Keluarga yang memiliki makam tersebut memberikan imbalan kepada mereka untuk berteduh di pekuburan itu. Bukan hanya berteduh, bahkan sampai beranak pinak hingga beberapa generasi.
Pertengahan Januari lalu, Al Ahram Weekly—koran mingguan berbahasa Inggris terbitan Kairo—pernah membahas fenomena ini. Wartawati Dina Rashid menyambangi para tuna wisma di kawasan pamakaman Al Ghafir, Al Mugawrin, Sayyidah Aisyah dan Ain Al Shira.
Mereka menuturkan bahwa sebenarnya mereka ingin hidup normal layaknya orang kebanyakan. Apalah daya, kerasnya kehidupan mengungkung mereka di sini. Stereotip yang berkembang di masyarakat luas juga menganggap mereka sebagai sampah masyarakat. Pemerintah kota Kairo juga berencana menggusur kawasan tersebut dalam rangka pengaturan kembali tata kota Kairo yang memang semrawut.
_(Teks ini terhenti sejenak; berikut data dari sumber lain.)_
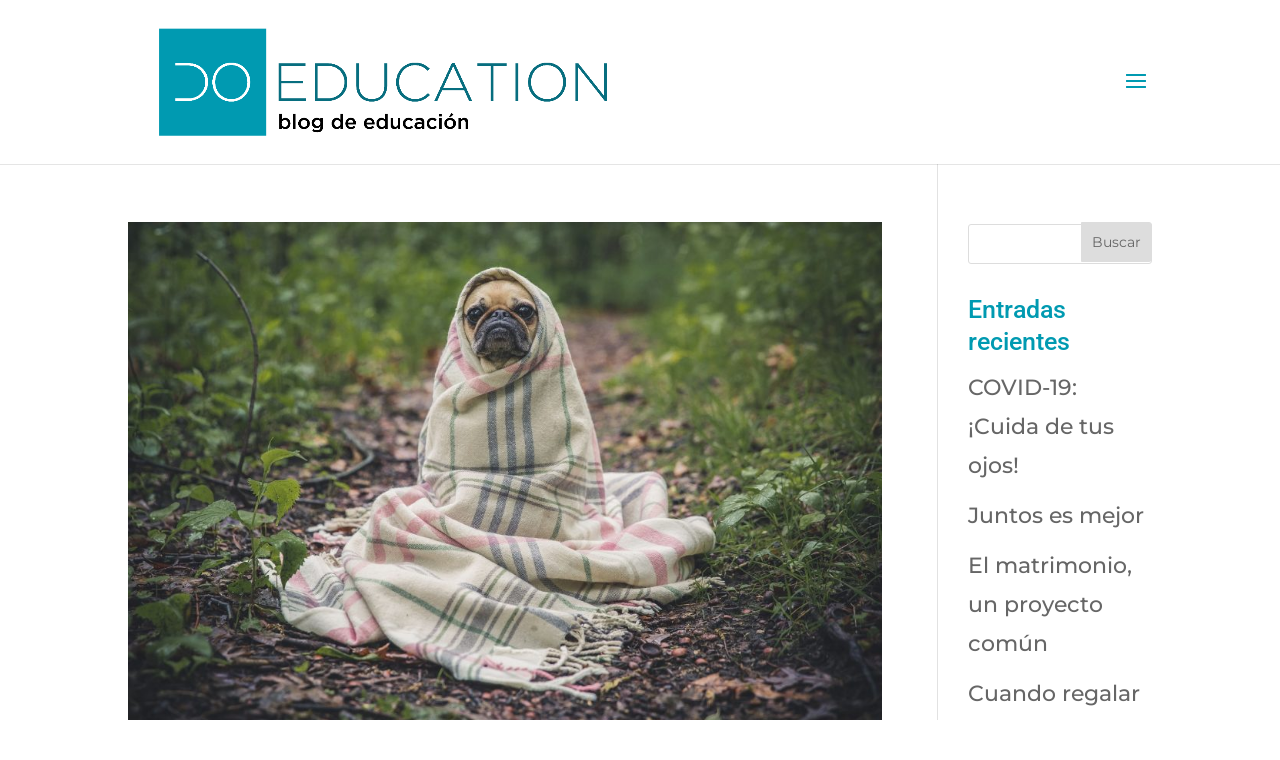

--- FILE ---
content_type: text/html; charset=UTF-8
request_url: https://doeducation.es/wp-admin/admin-ajax.php
body_size: -17
content:
160394.8438d58b2c8d1d24f5153be12e4ef230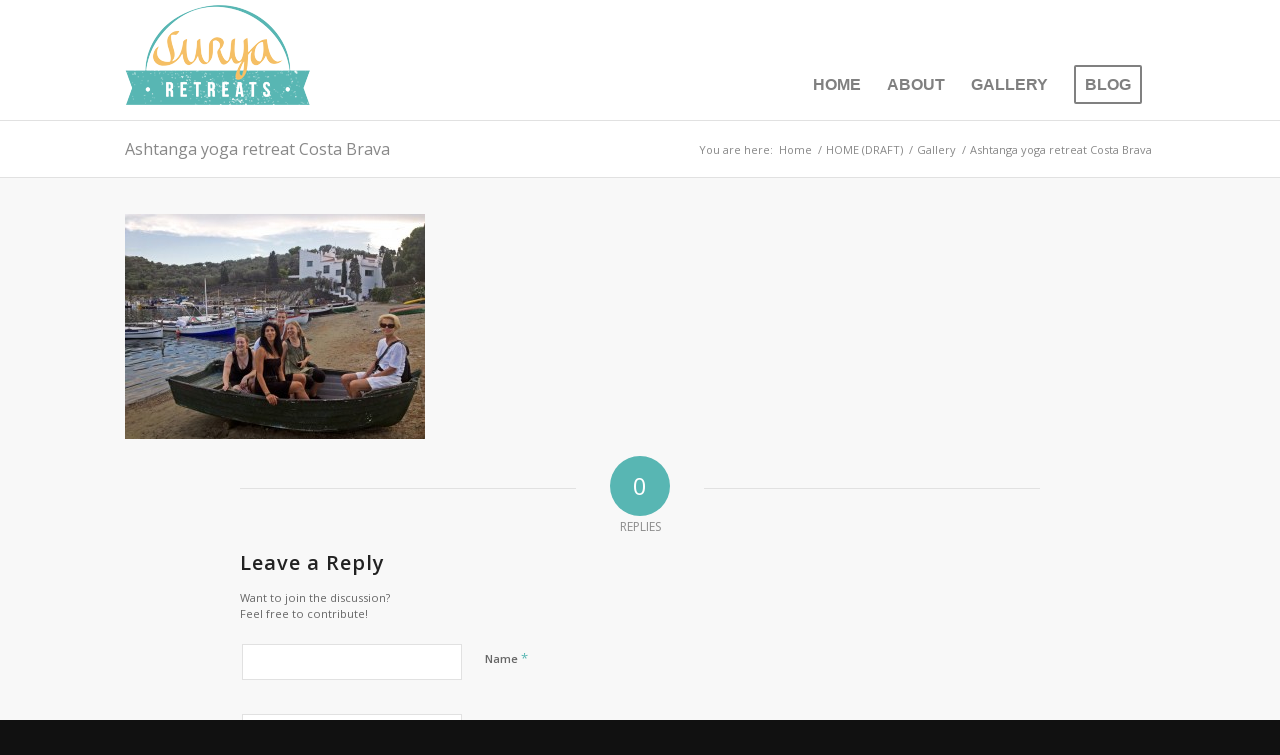

--- FILE ---
content_type: text/plain
request_url: https://www.google-analytics.com/j/collect?v=1&_v=j102&a=1120427746&t=pageview&_s=1&dl=https%3A%2F%2Fsuryaretreats.com%2Fgallery%2Fsr4-33%2F&ul=en-us%40posix&dt=Ashtanga%20yoga%20retreat%20Costa%20Brava%20-%20Surya%20Retreats&sr=1280x720&vp=1280x720&_u=IEBAAAABAAAAACAAI~&jid=1877282357&gjid=774233862&cid=8778202.1769452876&tid=UA-47124912-1&_gid=860169386.1769452876&_r=1&_slc=1&z=52735718
body_size: -451
content:
2,cG-ZZL3JZ43VW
Di mana-mana, nasib orang pinggiran selalu terabaikan. Wallahu’alam.
O, iya…. Sampai sekarang, setiap Ramadhan datang Muhib selalu menyambut dengan suka cita.
“Saya selalu berharap bisa ikut perang lagi bersama laskar berkuda Mamluk, walau hanya dalam tidur. Tapi sayangnya meski udah tidur seharian di Masjid, gak pernah mimpi lagi…” Mujib hanya bisa mengangkat kedua bahunya.
Kamis, 30 September 2010. Di tengah badai debu.